**Auszug aus Quelle:**
—————
Im vorangegangenen Blogpost habe ich angedeutet, warum ich überhaupt beruflich auf der Messe war. Nein, die Interviews mit den Autoren habe ich in meiner freien Zeit gemacht, ebenfalls die Gespräche und das Knüpfen von Kontakten wegen eines Herzensprojekts (mehr dazu später). Der Grund hieß schlichtweg: protoTYPE.
Der Börsenverein des Deutschen Buchhandels bzw. das Forum Zukunft hat eine Initiative begründet, um die Zukunft der Buchbranche mit innovativen Ideen zu bereichern. Ich gehörte nach einer denkwürdigen Videobewerbung zu den glücklichen Stipendiaten, merci dafür. Ich reiste am Donnerstag an, um den Einleitungsvortrag am Freitagabend zu hören. Die richtige Arbeitsphase für das Projekt füllte meinen kompletten Samstag und Sonntag aus. Ob das Leipziger Messegelände an den Wochenenden wohl voller war als an den Tagen zuvor? Ich habe keine Ahnung, saß ich doch von frühmorgens bis spätabends in einem schicken Konferenzzimmer des Congress Centers.
Was ereignete sich am ersten Tag des Workshops? Es gab ein »Get to know«, ein Briefing zum »Elevator-Pitch«, anschließend ein »Lunchspeed«, ein Voting zum Ideen-Ranking. Das tippe ich gerade mit einem schmunzelnden Augen, der Börsenverein liebt englische Ausdrücke, aber Scherz beiseite, es folgt nun ein detaillierter Bericht.
—————
**Gestellte Aufgabe 1:**
Gib den Blogbeitrag über protoTYPE zwischen „Im vorangegangenen Blogpost“ und „hieß schlichtweg: protoTYPE.“ einschließlich wieder und tausche dabei „Messe“ gegen „Buchmesse“ aus.

**Eingaben zur Übung:**
—————
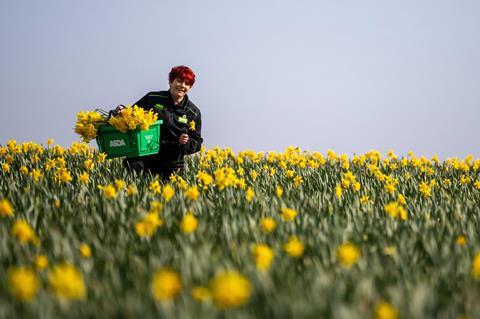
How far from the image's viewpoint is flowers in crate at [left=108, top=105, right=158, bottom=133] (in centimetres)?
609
—————
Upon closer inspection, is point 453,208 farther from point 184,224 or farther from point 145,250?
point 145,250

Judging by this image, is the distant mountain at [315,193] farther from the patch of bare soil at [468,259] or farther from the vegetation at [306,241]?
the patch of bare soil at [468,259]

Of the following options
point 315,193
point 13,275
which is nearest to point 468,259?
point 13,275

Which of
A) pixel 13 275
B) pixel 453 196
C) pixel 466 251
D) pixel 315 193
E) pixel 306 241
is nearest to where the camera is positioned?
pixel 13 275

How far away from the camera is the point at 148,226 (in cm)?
—————
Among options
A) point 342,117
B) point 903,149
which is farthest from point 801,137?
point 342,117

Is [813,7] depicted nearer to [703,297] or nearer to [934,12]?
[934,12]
—————
**Gestellte Aufgabe 2:**
Gib jede Zeile der Einträge an, die die Zeichenfolge „camera“ enthält, wobei Groß- und Kleinschreibung zählt.

**Ergebnis der Aufgabe 1:**
Im vorangegangenen Blogpost habe ich angedeutet, warum ich überhaupt beruflich auf der Buchmesse war. Nein, die Interviews mit den Autoren habe ich in meiner freien Zeit gemacht, ebenfalls die Gespräche und das Knüpfen von Kontakten wegen eines Herzensprojekts (mehr dazu später). Der Grund hieß schlichtweg: protoTYPE.

**Ergebnis der Aufgabe 2:**
is nearest to where the camera is positioned?
How far away from the camera is the point at 148,226 (in cm)?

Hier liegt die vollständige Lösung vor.